Relatores da Organização das Nações Unidas alertaram o Governo Federal que projetos de lei apoiados pela base bolsonarista no Congresso para reformar a lei antiterroristas ameçam silenciar críticos e restringir liberdades fundamentais. As informações são da coluna de Jamil Chade, no UOL.
O alerta enviado no dia de 15 de junho por meio de carta assinada por sete relatores da ONU pede que as autoridades reconsiderem os projetos e se expliquem. Para eles, os projetos, se aprovados, significarão uma violação do Brasil ao direito internacional e suas obrigações assumidas.
De acordo com o Itamaratu, em resposta a coluna, a carta contém comentários sobre as consequências jurídicas de dois projetos de lei (272/2016 e 1595/2019), ora em tramitação no Congresso Nacional, em matéria de combate ao terrorismo" e que "após consultas internas, o Itamaraty encaminhou à ONU, em 18 de junho, informações recebidas do Ministério da Justiça e Segurança Pública em resposta à mencionada comunicação", explicou.
O governo se defendeu alegando que as alegações feitas na carta (dos relatores) são de natureza prematura". "O progresso dos projetos de lei demonstram a ampla e prolongada discussão sobre assuntos relacionados com o terrorismo contemporâneo".

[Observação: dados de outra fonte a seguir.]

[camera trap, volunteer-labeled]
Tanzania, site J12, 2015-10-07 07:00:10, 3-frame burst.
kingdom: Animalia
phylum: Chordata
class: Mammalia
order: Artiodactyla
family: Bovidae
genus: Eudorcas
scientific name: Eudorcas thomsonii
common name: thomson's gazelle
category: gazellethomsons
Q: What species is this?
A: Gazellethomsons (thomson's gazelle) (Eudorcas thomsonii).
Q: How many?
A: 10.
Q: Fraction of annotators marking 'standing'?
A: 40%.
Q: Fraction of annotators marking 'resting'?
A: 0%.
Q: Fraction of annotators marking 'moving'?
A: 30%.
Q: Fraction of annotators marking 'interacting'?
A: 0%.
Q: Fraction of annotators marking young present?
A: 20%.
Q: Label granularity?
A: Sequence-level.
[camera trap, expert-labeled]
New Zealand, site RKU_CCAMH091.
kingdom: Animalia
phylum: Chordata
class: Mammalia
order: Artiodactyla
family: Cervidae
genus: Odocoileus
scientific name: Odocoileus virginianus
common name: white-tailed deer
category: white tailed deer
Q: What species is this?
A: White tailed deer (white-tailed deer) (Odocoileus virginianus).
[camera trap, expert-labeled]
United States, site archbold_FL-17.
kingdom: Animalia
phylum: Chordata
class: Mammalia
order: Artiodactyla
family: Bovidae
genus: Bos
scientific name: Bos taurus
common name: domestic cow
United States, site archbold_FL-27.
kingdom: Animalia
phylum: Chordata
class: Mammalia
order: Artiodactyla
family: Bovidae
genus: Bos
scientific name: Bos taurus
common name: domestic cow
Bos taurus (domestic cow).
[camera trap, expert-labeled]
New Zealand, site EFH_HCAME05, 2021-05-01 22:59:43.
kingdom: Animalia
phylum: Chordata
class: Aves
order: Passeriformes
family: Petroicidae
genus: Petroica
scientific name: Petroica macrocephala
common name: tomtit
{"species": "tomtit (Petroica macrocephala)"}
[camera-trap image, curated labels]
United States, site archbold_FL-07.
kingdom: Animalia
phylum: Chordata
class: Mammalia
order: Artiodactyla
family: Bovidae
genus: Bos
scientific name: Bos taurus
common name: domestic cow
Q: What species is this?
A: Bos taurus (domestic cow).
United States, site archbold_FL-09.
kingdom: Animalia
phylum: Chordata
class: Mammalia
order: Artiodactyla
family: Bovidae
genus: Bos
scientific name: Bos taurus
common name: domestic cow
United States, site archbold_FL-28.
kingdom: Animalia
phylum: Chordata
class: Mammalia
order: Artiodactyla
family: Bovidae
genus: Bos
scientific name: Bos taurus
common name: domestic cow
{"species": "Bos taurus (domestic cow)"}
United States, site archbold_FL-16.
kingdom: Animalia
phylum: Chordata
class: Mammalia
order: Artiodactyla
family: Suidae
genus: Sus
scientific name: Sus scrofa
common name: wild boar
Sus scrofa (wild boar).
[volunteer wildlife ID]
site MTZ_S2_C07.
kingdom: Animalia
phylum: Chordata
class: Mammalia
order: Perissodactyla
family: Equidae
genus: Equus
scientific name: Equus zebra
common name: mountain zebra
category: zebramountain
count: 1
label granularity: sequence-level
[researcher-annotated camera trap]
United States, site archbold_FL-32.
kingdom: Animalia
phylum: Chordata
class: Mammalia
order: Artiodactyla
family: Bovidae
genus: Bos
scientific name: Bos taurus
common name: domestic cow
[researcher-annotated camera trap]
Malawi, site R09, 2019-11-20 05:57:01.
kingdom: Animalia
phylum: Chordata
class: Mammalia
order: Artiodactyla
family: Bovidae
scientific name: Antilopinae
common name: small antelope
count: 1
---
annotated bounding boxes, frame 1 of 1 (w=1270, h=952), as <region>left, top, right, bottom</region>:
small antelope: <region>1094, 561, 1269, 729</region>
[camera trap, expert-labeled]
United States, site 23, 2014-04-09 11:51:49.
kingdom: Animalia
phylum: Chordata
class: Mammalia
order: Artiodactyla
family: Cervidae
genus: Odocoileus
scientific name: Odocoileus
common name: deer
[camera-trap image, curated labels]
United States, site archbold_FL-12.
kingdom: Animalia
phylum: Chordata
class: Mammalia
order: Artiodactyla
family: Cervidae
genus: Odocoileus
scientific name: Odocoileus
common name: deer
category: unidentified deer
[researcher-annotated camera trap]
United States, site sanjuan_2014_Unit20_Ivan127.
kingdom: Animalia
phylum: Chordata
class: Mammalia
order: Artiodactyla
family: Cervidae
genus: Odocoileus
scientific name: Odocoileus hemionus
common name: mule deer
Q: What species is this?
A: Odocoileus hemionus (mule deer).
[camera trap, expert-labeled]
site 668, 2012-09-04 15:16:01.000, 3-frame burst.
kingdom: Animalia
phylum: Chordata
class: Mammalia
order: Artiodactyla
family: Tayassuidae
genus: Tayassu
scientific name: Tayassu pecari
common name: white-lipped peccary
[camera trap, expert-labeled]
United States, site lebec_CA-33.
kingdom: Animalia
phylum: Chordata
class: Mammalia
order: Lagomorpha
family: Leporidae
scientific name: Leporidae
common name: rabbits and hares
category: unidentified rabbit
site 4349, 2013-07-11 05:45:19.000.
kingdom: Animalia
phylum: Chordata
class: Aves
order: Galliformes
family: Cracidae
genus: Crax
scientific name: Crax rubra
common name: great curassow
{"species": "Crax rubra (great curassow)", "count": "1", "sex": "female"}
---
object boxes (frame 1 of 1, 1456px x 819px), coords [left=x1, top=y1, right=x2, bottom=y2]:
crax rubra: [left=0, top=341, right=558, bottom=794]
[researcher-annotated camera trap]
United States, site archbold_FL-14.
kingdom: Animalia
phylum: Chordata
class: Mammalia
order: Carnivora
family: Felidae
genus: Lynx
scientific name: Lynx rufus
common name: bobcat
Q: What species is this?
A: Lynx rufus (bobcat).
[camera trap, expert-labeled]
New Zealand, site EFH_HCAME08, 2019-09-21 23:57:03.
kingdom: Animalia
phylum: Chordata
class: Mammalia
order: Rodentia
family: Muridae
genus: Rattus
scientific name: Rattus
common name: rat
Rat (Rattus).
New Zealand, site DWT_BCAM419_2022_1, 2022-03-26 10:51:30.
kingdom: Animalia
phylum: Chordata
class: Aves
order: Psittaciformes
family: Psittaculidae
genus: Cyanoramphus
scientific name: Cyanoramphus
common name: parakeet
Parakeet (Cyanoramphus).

O texto das propostas pela base bolsonarista modifica três leis sobre antiterrorismo já existentes. O projeto amplia atos tipificados como terrorismo, permite a infiltração de agentes públicos em movimentos e da autorização para operações sigilosas.
"As mudanças legislativas propostas pelo Projeto de Lei 1595/2019 expandem significativamente o conceito de terrorismo no direito interno. Essa mudança pode levar a uma maior criminalização dos defensores dos direitos humanos, movimentos e organizações sociais, assim como a restrições às liberdades fundamentais..."Expressamos nossa séria preocupação com o processo de expansão da lista de atos considerados terroristas, e com o aumento das penas para termos amplos ou mal definidos como "recompensa ou elogio" e "incitar", apontam os relatores da ONU.
A carta é assinada por Fionnuala Ní Aoláin (relatoria sobre a proteção de direitos humanos e combate ao terrorismo), Miriam Estrada-Castillo (presidente do Grupo de Trabalho da ONU sobre detenção arbitrária), David R. Boyd (relator sobre direito ao meio ambiente limpo), Irene Khan (relatora sobre liberdade de expressão), Clement Nyaletsossi Voule (relator sobre direito à liberdade de associação), Mary Lawlor (relatora sobre situação de ativistas) e Joseph Cannataci (relator sobre direito à privacidade).